Die Managementrhetorik dieser Tage behandelt die Probleme im Unternehmensalltag nach dem Prinzip der Selbstverantwortung – so als ob die Lösung aller Aufgaben und Herausforderungen in unseren Unternehmen dem Individuum zugeschrieben werden könnte. Es scheint gleichsam zum herben Schicksal geworden zu sein, dass die Mitarbeiter/innen im Unternehmen ihre Selbstverantwortung in die Hand nehmen müssen. Ein tieferer Blick könnte uns Aufschluss über die irrtümlichen Vorannahmen von Unternehmensführung geben.
In Zeiten der Turbulenz und der Unsicherheit suchen ja Mitarbeiter/-innen nach etwas, was Sicherheit und Verantwortung gibt. Sie suchen nach gelebten Werten – gleichsam nach einem „to walk the talk“. Wenn dann im Unternehmensleitbild eine frenetische und bedenkenlose Ansage zum gelebten Prinzip der Selbstverantwortung kommuniziert wird, wird in keiner Weise der Komplexität des Unternehmensalltags entsprochen. Da werden simplifizierte Bilder und Stereotypen festgelegt, die in der Managementszene hoch anschlussfähig sind:
Schulen und Bildungseinrichtungen sprechen in ihren Leitbildern von selbstständigem und eigenver- antwortlichem Lernen der Schülerinnen und Schüler. Ein solches Lernen wird ihnen helfen, auf den weiteren Bildungswegen und im späteren Berufsleben sich selbst Kenntnisse und Fähigkeiten anzueignen. Banken kommunizieren in ihren Leitbildern, dass die Idee der Selbstverantwortung die Selbstverwaltung ergibt. Und das global agierende Unternehmen fördert durch Kompetenz- und Mittelausstattung die Übernahme von Selbstverantwortung des Einzelnen und der Teams. Gegen all diese Ansagen gibt es keine Einwände. Einzig, die Perspektive der Einfachheit lässt geübte Beob- achter nachdenklich werden. Unternehmen sind immer Systeme organisierter Komplexität. Darin agieren Menschen in Differenz zu ihrer Umwelt.

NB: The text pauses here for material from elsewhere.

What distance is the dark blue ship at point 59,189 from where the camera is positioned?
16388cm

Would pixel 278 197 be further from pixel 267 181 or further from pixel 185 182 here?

Nun festzulegen, dass die Selbstverantwortung das Maß aller Dinge sei, ist eine fatale Fehleinschätzung der postmodernen Unternehmenssteuerung. Ja, Mitarbeiter/-innen übernehmen gerne Verantwortung! Sie sind bereit sinnvolle Arbeiten durchzuführen, sie sind motiviert und sie fühlen sich zu einer Tätigkeit hingezogen. Sie fühlen sich verantwortlich für sich selbst. Sie wollen aber auch, dass Verantwortung übernommen wird: Von jenen Führungskräften im Unternehmen, die für die Steuerung zuständig sind! Schon Luhmann hatte erkannt, dass interne Hierarchien die Sicherheit geben, wer welche Entscheidungen treffen darf, wer Verantwortung übernimmt, wie groß die Büros sein müssen oder sein dürfen und wer den CEO zum Abendempfang begleiten darf etc. Organisationsstrukturen, die jene Sicherheit bieten, die für Entscheidungen im Unternehmensalltag notwendig ist. Eine Renaissance der Hierarchie? Auf keinen Fall!
Der Rückgriff auf das „Feld“ des Unternehmensorganigramms lässt uns vielmehr die zentrale Funktion des Managements im Zusammenhang mit (Selbst) Verantwortung erkennen. Manager/innen müssen bestimmte Fähigkeiten im Unternehmen etablieren: Die Bereitschaft zum Handeln, die Fähigkeit in ungewissen Situationen kompetente Entscheidungen zu treffen, die Steuerung und das Lenken von Gruppenprozessen oder die Übernahme – manchmal auch Delegation – von Verantwortung. Wenn wir von einer gelingenden Praxis ausgehen, dann muss das Prinzip der Selbstverantwortung neu gedacht werden: Ein Wechselspiel, ein diffundierender Prozess, zwischen Manager/in und Mitarbeiter/in, zwischen der Übernahme oder aber der Delegation von individueller und kollektiver Verantwortung wird notwendig sein. So könnte aus einem „most wanted“ ein „must have“ der Selbstverantwortung werden.